Tiffany Kriner joins Claude Atcho in persevering with the exploration of the fruits of the Spirit. This week’s collection of LaRose by Louise Erdrich focuses on Peace. The novel opens with a horrific accident that sends two carefully associated households and a whole group right into a deep spiral of trauma. Progressing via the novel, the reader is confronted with a query: Can a group, a household, get better from deep-seated trauma?
Info on Claude Atcho:
Claude is the Vicar (Planting Pastor) for the Charlottesville church plant of the Diocese of Christ Our Hope, ACNA.

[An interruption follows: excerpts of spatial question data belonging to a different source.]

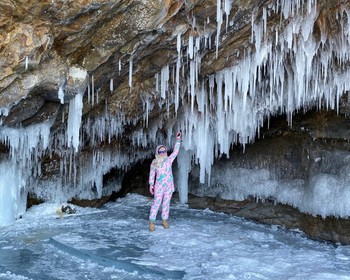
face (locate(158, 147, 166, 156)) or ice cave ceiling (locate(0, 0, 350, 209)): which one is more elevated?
ice cave ceiling (locate(0, 0, 350, 209))

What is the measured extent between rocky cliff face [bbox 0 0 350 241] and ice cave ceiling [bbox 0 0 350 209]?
2cm

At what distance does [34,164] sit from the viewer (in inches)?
373

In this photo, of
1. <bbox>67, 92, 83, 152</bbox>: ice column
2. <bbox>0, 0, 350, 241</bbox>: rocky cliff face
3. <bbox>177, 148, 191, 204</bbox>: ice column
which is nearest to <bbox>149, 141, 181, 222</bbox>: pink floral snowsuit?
<bbox>0, 0, 350, 241</bbox>: rocky cliff face

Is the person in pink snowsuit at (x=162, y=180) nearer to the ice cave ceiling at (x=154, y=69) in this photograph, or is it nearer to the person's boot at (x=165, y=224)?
the person's boot at (x=165, y=224)

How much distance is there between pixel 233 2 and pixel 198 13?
57 cm

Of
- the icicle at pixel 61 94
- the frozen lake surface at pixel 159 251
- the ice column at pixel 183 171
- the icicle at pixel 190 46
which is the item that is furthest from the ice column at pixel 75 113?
the ice column at pixel 183 171

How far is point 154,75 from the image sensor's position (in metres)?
7.77

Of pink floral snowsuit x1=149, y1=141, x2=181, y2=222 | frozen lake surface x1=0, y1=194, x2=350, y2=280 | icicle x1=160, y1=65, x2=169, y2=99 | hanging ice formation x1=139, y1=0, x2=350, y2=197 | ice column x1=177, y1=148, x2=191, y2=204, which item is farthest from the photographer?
ice column x1=177, y1=148, x2=191, y2=204

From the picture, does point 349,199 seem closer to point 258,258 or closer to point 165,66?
point 258,258

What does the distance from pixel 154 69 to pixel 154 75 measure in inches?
9.1

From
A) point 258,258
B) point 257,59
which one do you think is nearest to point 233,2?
point 257,59

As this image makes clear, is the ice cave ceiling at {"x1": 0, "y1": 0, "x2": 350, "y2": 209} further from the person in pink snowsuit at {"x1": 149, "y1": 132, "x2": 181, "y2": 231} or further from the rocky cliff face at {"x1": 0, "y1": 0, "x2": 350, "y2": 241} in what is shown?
the person in pink snowsuit at {"x1": 149, "y1": 132, "x2": 181, "y2": 231}

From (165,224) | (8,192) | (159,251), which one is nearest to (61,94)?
(159,251)

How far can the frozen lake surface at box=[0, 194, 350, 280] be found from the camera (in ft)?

Beforehand, Claude lived in Memphis, TN the place he served as pastor of a multi-ethnic church, Fellowship Memphis. He’s the creator of Studying Black Books: How African-American Literature Can Make Our Religion Extra Entire and Just, forthcoming from Brazos Press in Summer season 2022.
Info on Tiffany Eberle Kriner, Ph.D.
I imagine that texts have a spot and a future within the Kingdom of God. In my scholarly e-book The Way forward for the Phrase: An Eschatology of Literature, I have a look at the intricate methods God makes significant futures for literary texts towards the group of the brand new creation within the Kingdom of God—and the way God welcomes us to participate within the constructing of the texts and the group. I take part within the Kingdom of God via my work at Wheaton: constructing texts and communities. I notably deal with intersections of theology, place, and race inside literature.